La première propriété ferroïque était un magnétisme non conventionnel :les électrons coordonnaient leur mouvement orbital, comme des planètes tournant dans la même direction. (Dans les aimants conventionnels, les électrons coordonnent leur « spin » :ils tournent dans la même direction, tout en restant relativement fixes dans l'espace.)
La deuxième propriété ferroïque était liée à la « vallée » électronique du graphène. Dans tout matériau conducteur, il existe certains niveaux d’énergie que les électrons peuvent occuper. Une vallée représente l’état d’énergie le plus bas dans lequel un électron peut naturellement s’établir. Il s’avère qu’il existe deux vallées possibles dans le graphène. Normalement, les électrons n'ont aucune préférence pour l'une ou l'autre vallée et s'installent de manière égale dans les deux.
Mais dans le graphène à cinq couches, l’équipe a découvert que les électrons commençaient à se coordonner et préféraient s’installer dans une vallée plutôt que dans l’autre. Ce deuxième comportement coordonné indiquait une propriété ferroïque qui, combinée au magnétisme non conventionnel des électrons, donnait à la structure un état multiferroïque rare.
"Nous savions que quelque chose d'intéressant se produirait dans cette structure, mais nous ne savions pas exactement quoi, jusqu'à ce que nous la testions", explique Lu, co-premier auteur, postdoctorant dans le groupe de Ju. "C'est la première fois que nous voyons une ferro-valléetronique, et aussi la première fois que nous voyons une coexistence de ferro-valléetronique avec un ferro-aimant non conventionnel."

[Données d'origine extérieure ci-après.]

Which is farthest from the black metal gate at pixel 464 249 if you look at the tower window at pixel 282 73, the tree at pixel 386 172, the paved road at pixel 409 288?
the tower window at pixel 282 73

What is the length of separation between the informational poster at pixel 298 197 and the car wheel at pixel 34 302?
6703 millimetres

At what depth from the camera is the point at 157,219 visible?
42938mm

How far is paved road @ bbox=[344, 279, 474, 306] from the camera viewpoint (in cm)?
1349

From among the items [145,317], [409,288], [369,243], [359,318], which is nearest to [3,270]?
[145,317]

L’équipe a montré qu’elle pouvait contrôler les deux propriétés ferroïques à l’aide d’un champ électrique. Ils envisagent que, si les ingénieurs pouvaient incorporer du graphène à cinq couches ou des matériaux multiferroïques similaires dans une puce mémoire, ils pourraient, en principe, utiliser le même champ électrique de faible puissance pour manipuler les électrons du matériau de deux manières plutôt qu'une, et efficacement. doublez les données qui pourraient être stockées sur une puce par rapport aux multiferroïques classiques.
Bien que cette vision soit loin d'être une réalisation pratique, les résultats de l'équipe innovent dans la recherche de dispositifs électroniques, magnétiques et Valleytronic meilleurs et plus efficaces.

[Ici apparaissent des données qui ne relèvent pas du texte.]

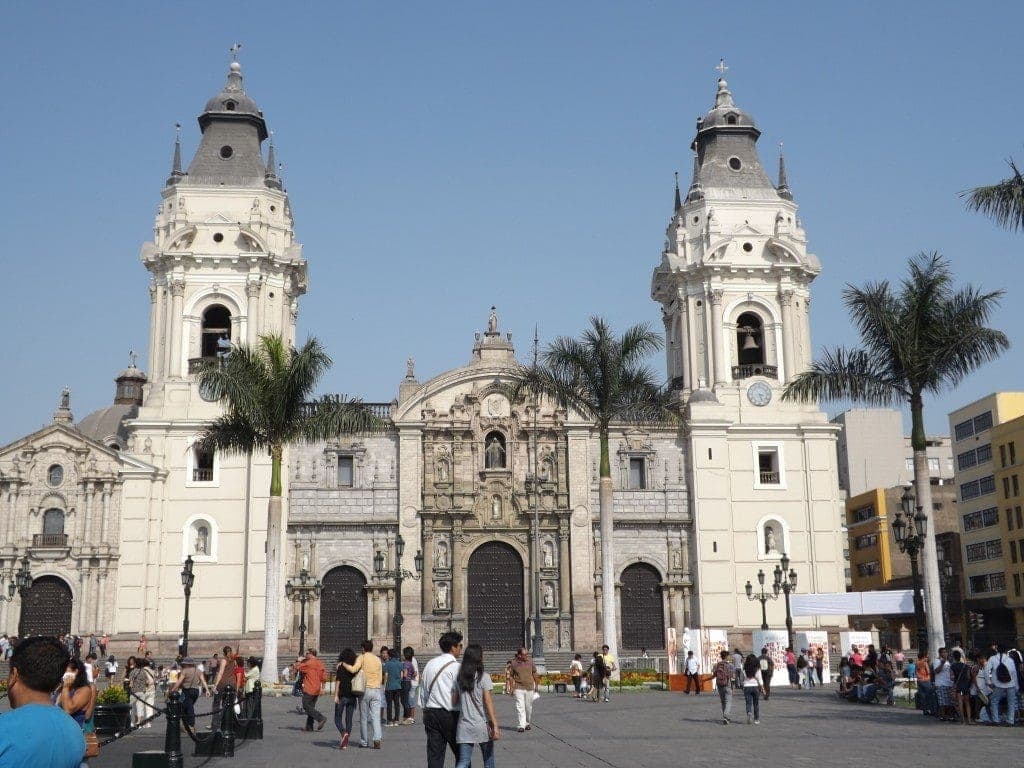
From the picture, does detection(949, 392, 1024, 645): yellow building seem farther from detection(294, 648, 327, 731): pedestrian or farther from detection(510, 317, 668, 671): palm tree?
detection(294, 648, 327, 731): pedestrian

Plus d'informations : Long Ju, Multiferroïcité orbitale dans le graphène rhomboédrique pentacouche, Nature (2023). DOI : 10.1038/s41586-023-06572-w. www.nature.com/articles/s41586-023-06572-w
Informations sur le journal : Nature
Fourni par le Massachusetts Institute of Technology
Cette histoire est republiée avec l'aimable autorisation de MIT News (web.mit.edu/newsoffice/), un site populaire qui couvre l'actualité de la recherche, de l'innovation et de l'enseignement du MIT.